▶ [Exercise task]: Everything from the line that contains "How much space" through the final line of the records should be written out exactly, and nothing outside that span.

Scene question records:
☆ ☆ ☆ ☆ ☆
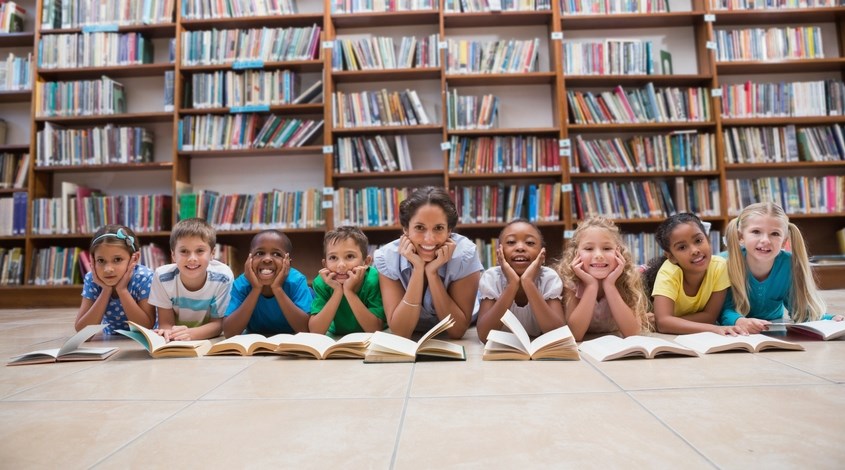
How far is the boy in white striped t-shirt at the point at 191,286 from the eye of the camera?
73.6 inches

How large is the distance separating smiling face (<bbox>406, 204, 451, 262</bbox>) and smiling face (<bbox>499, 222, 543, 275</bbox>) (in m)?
0.23

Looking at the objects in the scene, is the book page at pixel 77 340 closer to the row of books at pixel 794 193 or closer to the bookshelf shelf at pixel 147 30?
the bookshelf shelf at pixel 147 30

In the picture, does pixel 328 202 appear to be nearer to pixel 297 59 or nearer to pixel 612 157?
pixel 297 59

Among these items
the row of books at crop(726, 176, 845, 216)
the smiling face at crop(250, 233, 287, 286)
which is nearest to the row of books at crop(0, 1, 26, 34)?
the smiling face at crop(250, 233, 287, 286)

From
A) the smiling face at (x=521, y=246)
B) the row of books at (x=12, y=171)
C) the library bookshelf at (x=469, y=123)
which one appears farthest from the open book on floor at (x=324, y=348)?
the row of books at (x=12, y=171)

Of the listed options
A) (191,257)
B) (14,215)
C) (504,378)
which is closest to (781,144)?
(504,378)

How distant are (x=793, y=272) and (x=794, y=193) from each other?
6.84 ft

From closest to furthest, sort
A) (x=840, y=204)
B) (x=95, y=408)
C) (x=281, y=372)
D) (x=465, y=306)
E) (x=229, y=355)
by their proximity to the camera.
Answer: (x=95, y=408), (x=281, y=372), (x=229, y=355), (x=465, y=306), (x=840, y=204)

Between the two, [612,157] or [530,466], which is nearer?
[530,466]

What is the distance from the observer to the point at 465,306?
1.76 meters

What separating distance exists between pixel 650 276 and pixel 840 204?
7.70ft

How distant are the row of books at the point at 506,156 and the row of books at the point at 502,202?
0.13 metres

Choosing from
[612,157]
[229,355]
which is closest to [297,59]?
[612,157]

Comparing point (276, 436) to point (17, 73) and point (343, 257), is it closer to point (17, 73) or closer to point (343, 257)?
point (343, 257)
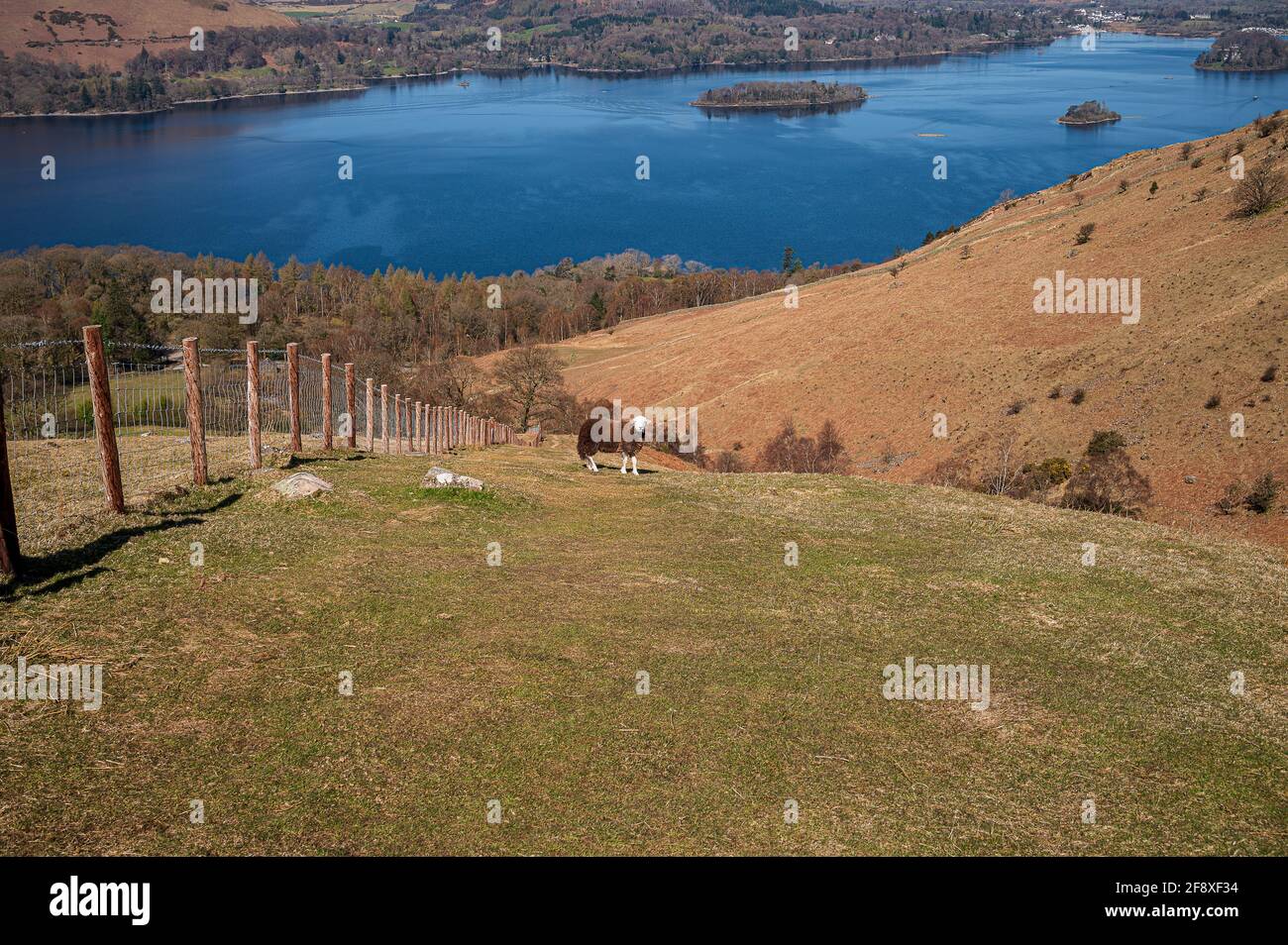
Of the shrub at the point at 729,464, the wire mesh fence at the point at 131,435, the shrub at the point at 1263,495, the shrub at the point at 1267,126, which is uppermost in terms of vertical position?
the shrub at the point at 1267,126

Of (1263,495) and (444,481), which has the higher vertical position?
(444,481)

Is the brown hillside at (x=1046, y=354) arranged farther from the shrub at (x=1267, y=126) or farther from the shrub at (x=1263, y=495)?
the shrub at (x=1267, y=126)

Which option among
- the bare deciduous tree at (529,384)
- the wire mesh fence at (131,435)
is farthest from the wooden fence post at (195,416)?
the bare deciduous tree at (529,384)

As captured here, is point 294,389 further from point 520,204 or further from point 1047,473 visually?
point 520,204

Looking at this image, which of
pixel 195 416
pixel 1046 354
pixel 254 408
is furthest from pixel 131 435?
pixel 1046 354
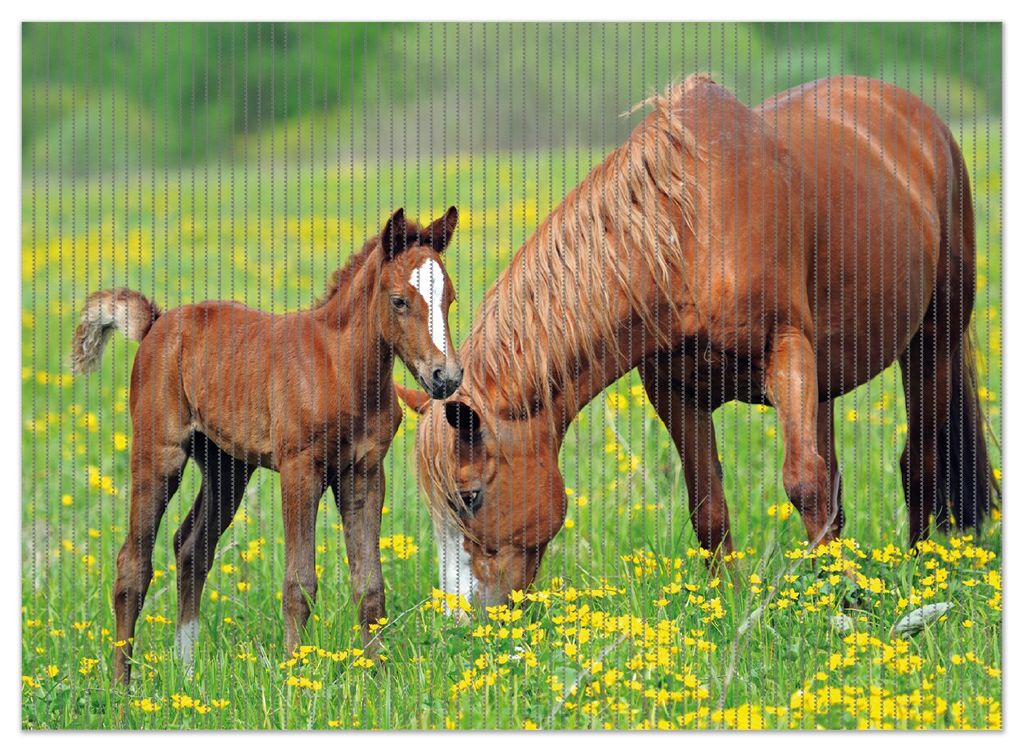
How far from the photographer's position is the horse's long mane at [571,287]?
4.65 m

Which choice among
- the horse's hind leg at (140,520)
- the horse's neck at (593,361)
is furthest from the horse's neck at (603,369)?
A: the horse's hind leg at (140,520)

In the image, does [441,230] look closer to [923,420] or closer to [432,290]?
[432,290]

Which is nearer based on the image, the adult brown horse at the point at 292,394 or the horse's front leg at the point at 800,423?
the adult brown horse at the point at 292,394

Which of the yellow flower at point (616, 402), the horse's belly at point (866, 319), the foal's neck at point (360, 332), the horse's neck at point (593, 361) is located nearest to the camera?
the foal's neck at point (360, 332)

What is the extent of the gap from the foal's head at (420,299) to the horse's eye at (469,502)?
0.65 meters

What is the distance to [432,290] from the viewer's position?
4059 mm

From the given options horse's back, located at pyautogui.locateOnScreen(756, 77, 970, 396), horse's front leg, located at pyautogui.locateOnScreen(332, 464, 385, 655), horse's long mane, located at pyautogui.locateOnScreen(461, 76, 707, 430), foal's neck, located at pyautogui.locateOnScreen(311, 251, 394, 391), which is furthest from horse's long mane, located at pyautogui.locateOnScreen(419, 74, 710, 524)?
horse's back, located at pyautogui.locateOnScreen(756, 77, 970, 396)

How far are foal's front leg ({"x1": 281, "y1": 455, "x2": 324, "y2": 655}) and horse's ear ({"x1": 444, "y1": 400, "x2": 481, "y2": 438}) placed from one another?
46cm

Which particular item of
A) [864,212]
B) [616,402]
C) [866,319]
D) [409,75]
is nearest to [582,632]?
[866,319]

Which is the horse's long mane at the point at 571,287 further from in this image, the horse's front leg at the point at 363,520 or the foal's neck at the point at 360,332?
the foal's neck at the point at 360,332

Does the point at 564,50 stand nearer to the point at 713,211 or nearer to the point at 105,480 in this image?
the point at 713,211

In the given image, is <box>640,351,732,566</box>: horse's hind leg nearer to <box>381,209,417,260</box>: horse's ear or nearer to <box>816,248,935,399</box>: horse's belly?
<box>816,248,935,399</box>: horse's belly

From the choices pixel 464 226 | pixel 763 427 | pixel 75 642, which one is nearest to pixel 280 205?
pixel 464 226

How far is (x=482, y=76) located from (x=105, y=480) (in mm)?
2248
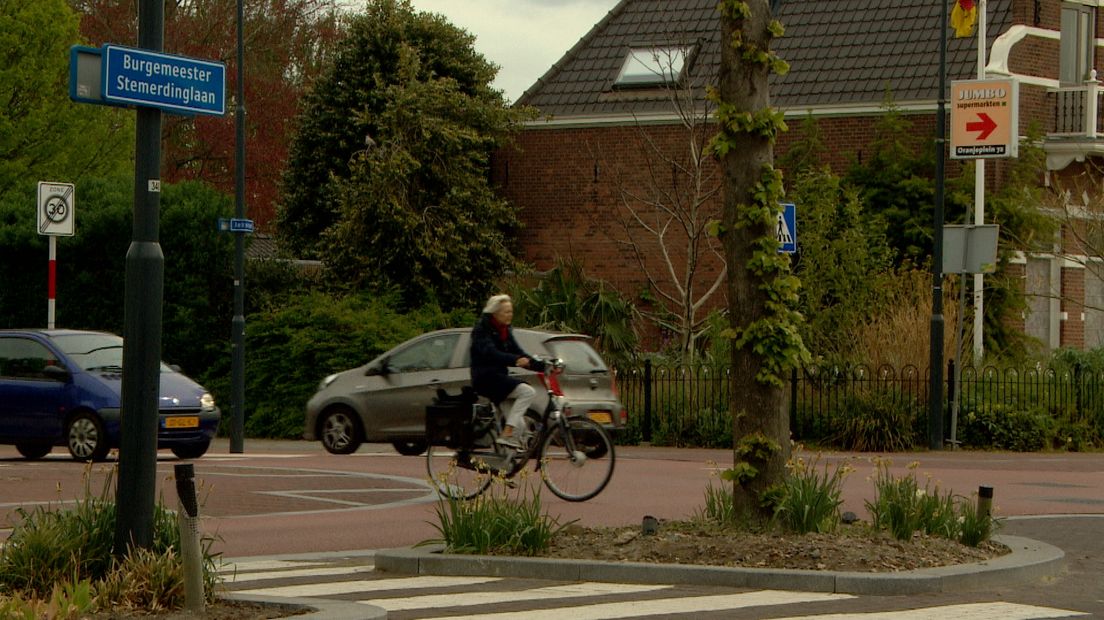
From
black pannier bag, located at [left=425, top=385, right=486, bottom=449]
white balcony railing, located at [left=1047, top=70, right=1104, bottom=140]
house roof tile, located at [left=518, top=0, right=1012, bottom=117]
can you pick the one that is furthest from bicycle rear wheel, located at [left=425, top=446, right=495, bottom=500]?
white balcony railing, located at [left=1047, top=70, right=1104, bottom=140]

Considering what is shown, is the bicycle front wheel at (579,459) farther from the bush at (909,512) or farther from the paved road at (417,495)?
the bush at (909,512)

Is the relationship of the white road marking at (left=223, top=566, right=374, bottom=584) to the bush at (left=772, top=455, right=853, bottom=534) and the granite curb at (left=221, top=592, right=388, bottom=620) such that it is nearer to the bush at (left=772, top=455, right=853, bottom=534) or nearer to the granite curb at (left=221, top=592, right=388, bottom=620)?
the granite curb at (left=221, top=592, right=388, bottom=620)

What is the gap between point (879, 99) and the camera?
33.2 metres

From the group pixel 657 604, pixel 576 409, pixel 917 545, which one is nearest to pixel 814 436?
pixel 576 409

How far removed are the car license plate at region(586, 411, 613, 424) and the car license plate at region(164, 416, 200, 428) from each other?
483 centimetres

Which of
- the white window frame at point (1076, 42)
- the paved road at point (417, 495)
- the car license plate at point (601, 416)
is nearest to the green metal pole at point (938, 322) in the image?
the paved road at point (417, 495)

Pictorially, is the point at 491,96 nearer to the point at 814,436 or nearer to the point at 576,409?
the point at 814,436

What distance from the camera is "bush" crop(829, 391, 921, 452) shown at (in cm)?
2531

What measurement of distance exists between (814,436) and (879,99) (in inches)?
380

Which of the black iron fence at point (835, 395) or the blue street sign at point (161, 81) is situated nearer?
the blue street sign at point (161, 81)

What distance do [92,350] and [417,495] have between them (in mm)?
7195

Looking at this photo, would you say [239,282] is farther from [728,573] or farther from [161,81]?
[161,81]

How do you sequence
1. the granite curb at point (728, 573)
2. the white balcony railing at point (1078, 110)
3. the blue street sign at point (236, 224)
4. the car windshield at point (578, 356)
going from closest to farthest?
the granite curb at point (728, 573), the car windshield at point (578, 356), the blue street sign at point (236, 224), the white balcony railing at point (1078, 110)

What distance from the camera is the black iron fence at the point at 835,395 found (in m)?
25.7
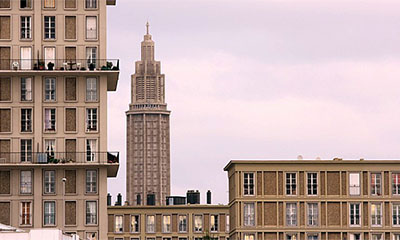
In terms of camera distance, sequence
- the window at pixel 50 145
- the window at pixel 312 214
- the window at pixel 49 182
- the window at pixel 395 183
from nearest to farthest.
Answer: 1. the window at pixel 49 182
2. the window at pixel 50 145
3. the window at pixel 395 183
4. the window at pixel 312 214

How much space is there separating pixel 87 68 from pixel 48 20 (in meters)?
7.53

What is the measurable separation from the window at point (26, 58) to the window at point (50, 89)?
2568 millimetres

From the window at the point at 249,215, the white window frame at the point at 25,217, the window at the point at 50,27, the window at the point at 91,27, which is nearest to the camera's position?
the white window frame at the point at 25,217

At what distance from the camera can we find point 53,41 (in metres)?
147

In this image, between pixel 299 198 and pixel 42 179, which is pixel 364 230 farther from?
pixel 42 179

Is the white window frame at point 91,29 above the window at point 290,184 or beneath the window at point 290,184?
above

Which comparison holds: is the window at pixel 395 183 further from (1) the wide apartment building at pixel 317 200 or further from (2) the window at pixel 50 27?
(2) the window at pixel 50 27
☆ ☆ ☆ ☆ ☆
▶ [Exercise solution]:
How much space is there separating pixel 87 68 from pixel 48 20 (in meters)?
7.53

What is the measurable separation from the window at point (26, 58) to the window at point (50, 89)?
2568 millimetres

From the window at the point at 249,215, the white window frame at the point at 25,217, the window at the point at 50,27, the window at the point at 91,27, which is nearest to the camera's position?
the white window frame at the point at 25,217

At what distance from the camera can we find point 53,41 (in metres)?
147

In this image, between pixel 299 198 and pixel 42 179, which is pixel 364 230 farther from?
pixel 42 179

Is the white window frame at point 91,29 above the window at point 290,184 or beneath the window at point 290,184?
above

Which comparison holds: is the window at pixel 395 183 further from (1) the wide apartment building at pixel 317 200 or further from (2) the window at pixel 50 27?
(2) the window at pixel 50 27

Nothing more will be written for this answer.